Bereitgestellter Text:
Darüber hinaus lässt der Vortrag des Beklagten nicht erkennen, warum zur Aufrechterhaltung einer ordnungsgemäßen Auslieferung und Spedition besondere Erfahrungen und sprachliche Kenntnisse einer so großen Anzahl von Arbeitnehmer vonnöten sind. Die vom Gesetzgeber als Ausnahmefall konzipierte Möglichkeit der Herausnahme von Leistungsträgern gemäß § 1 Abs. 3 Satz 2 KSchG wird dadurch vorliegend zum Regelfall und führt für den Betriebsteil Fuhrpark zu einer völligen Vernachlässigung der an sich gebotenen sozialen Auswahl nach den Vorgaben des § 1 Abs. 3 Satz 1 KSchG. Eine Abwägung der aufgrund des Arbeitsunfalls besonderen sozialen Schutzbedürftigkeit des Klägers gegenüber den betrieblichen Interessen hat nicht stattgefunden. Fehlen triftige Gründe, die Arbeitnehmer B3xxx, E1x, B5xxxxxx und F2xxx von der gebotenen sozialen Auswahl auszunehmen, ist die soziale Auswahl gemäß § 125 Abs. 1 Satz 1 Nr. 2 1. Halbsatz InsO grob fehlerhaft.

Auszuführende Aufgabe:
Setzen Sie die Ausführungen zur grob fehlerhaften Sozialauswahl im Betriebsteil Fuhrpark im Anschluss an deren letzten Satz fort. Die Einträge sind hierfür ohne Bedeutung.

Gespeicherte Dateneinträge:
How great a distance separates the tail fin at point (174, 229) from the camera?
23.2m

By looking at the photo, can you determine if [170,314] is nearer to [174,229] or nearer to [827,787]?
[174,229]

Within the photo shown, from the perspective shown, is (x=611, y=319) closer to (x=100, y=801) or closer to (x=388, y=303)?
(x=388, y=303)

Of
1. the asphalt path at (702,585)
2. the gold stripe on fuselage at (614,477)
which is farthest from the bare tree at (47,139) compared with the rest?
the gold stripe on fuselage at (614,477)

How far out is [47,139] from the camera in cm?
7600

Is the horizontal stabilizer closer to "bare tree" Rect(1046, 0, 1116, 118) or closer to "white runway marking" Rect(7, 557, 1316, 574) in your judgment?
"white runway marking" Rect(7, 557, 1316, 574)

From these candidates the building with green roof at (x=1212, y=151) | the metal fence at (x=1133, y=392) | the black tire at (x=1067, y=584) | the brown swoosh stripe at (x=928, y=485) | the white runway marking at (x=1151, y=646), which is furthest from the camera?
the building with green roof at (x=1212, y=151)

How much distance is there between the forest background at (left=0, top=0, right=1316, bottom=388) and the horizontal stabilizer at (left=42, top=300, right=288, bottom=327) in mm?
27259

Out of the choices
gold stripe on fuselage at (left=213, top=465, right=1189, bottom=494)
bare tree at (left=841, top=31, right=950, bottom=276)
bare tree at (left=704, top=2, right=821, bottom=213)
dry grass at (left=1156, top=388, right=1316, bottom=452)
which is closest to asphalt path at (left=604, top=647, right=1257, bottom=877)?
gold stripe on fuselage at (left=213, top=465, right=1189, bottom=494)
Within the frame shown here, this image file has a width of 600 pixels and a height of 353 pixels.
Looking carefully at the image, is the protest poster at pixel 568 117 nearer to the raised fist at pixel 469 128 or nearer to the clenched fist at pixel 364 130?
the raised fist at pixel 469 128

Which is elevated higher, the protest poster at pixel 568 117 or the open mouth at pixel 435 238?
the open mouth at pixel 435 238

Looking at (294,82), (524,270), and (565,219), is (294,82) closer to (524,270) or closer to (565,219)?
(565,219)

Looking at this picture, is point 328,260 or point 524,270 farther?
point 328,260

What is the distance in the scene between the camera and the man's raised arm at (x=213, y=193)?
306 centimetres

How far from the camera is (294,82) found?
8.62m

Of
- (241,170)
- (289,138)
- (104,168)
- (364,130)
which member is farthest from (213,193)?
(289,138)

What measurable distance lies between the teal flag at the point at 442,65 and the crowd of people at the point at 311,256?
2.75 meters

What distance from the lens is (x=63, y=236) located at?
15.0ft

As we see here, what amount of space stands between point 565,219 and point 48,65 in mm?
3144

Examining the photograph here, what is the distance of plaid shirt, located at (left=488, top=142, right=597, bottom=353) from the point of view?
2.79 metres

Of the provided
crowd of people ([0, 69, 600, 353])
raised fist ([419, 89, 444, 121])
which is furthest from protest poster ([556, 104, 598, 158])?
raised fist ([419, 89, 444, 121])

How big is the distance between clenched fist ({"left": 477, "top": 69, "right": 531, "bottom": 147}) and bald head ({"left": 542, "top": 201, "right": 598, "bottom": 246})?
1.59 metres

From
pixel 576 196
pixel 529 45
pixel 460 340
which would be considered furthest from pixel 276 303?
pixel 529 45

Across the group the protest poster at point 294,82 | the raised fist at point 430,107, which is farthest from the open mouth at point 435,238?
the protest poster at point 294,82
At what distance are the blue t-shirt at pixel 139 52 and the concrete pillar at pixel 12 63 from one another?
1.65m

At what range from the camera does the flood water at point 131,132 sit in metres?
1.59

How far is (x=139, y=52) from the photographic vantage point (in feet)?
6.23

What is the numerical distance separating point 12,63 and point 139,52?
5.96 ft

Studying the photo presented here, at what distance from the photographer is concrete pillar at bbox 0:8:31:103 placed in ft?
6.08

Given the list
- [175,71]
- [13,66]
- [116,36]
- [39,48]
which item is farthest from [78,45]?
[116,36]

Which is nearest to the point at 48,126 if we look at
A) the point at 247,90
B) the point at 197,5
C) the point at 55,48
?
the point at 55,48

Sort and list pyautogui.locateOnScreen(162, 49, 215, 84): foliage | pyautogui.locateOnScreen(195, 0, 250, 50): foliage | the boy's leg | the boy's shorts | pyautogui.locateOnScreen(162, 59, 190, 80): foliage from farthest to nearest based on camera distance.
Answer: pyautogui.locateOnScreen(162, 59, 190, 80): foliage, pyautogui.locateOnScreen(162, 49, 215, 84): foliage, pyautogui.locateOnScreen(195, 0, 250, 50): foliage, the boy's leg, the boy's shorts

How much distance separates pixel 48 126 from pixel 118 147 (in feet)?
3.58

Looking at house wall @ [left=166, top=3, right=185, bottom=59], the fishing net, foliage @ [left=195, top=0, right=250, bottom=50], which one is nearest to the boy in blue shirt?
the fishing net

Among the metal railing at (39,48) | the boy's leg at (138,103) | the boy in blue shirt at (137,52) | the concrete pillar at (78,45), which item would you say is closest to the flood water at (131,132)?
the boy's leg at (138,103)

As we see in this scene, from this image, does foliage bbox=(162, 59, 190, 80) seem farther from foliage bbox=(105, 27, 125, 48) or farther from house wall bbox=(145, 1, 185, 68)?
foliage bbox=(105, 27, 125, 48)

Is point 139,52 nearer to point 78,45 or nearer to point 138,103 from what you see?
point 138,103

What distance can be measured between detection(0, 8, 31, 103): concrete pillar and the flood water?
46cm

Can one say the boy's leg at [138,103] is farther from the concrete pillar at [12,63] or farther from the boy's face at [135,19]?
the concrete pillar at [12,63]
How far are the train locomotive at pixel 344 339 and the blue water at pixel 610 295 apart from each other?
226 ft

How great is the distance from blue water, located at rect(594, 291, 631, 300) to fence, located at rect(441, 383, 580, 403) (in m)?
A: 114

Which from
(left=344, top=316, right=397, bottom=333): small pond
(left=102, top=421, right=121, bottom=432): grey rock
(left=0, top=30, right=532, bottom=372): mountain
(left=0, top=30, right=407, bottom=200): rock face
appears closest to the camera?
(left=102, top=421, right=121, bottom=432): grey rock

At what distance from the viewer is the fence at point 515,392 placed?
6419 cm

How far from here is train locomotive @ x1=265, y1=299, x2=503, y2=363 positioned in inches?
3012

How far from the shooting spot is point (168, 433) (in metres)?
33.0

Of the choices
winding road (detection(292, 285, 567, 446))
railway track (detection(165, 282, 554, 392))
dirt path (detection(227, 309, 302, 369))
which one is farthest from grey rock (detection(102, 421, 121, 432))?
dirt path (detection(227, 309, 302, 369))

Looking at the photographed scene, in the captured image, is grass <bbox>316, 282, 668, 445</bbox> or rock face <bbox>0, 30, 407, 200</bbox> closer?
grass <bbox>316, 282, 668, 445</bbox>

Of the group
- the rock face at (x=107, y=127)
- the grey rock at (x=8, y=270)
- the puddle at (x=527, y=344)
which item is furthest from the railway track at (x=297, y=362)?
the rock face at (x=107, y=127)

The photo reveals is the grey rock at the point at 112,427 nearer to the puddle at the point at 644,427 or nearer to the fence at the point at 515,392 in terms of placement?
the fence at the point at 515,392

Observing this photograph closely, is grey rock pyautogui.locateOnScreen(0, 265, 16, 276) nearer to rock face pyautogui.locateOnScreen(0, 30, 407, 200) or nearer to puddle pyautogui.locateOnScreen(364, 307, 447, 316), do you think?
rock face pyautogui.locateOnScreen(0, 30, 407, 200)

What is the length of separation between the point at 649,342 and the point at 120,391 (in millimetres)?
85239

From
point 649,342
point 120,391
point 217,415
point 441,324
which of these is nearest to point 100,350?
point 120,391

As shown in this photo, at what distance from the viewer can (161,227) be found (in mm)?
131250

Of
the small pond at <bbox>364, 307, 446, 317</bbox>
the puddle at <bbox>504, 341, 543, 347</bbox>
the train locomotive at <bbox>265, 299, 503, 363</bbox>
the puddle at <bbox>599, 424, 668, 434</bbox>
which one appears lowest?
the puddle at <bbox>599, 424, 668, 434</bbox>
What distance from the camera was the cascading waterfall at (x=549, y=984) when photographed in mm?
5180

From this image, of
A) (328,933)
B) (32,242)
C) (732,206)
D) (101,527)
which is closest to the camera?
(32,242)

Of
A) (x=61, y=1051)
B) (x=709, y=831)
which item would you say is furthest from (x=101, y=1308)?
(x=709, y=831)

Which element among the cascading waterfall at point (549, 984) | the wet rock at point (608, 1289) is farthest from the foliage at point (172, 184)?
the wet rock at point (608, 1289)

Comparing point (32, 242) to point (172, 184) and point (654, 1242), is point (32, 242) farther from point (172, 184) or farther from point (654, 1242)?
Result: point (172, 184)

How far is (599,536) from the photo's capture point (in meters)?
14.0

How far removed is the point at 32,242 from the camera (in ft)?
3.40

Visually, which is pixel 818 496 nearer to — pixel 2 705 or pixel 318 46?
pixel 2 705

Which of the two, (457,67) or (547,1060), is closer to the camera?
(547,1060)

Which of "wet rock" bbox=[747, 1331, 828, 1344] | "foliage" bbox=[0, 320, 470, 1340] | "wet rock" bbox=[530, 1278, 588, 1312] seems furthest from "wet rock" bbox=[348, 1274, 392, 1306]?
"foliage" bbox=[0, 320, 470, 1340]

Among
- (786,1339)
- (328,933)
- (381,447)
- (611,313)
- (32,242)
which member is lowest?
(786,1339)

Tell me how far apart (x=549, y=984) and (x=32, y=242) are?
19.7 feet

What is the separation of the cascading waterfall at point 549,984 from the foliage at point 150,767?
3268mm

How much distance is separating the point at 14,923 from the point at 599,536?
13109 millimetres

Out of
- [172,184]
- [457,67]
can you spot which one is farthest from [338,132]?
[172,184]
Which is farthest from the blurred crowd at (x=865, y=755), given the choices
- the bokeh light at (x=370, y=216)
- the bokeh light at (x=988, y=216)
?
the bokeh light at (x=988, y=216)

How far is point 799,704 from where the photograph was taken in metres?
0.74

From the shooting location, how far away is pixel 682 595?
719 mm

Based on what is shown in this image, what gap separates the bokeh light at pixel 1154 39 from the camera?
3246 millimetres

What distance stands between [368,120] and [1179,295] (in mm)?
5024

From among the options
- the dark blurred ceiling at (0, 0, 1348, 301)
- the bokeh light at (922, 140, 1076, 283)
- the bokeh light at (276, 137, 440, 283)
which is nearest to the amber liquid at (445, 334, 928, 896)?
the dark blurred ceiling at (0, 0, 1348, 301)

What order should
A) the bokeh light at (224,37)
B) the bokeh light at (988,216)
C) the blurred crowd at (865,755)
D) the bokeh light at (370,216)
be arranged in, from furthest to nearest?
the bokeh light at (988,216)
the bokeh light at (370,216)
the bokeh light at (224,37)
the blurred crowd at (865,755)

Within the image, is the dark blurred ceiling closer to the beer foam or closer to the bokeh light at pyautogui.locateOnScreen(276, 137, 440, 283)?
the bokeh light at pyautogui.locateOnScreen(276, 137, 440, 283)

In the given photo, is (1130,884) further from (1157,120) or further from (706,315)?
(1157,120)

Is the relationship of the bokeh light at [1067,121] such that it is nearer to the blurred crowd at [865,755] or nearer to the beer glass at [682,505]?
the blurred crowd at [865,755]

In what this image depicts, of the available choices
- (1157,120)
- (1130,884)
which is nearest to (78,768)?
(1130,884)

Ergebnis der Übung:
2. Die vorgenannten Arbeitnehmer hätten von den Betriebsparteien als vergleichbar mit dem Kläger angesehen werden müssen. Dieser nimmt nunmehr an der Sozialauswahl innerhalb der maßgeblichen auswahlrelevanten Gruppe teil.

Der Kläger hat nach dem von den Betriebsparteien zugrunde gelegten Punkteschema insgesamt 79 Punkte aufzuweisen, denn die unterhaltsberechtigte Tochter ist mit zu berücksichtigen. Die Arbeitnehmer B3xxx, E1x, B5xxxxxx und F2xxx kommen nur auf 55, 60 und 61 Sozialpunkte.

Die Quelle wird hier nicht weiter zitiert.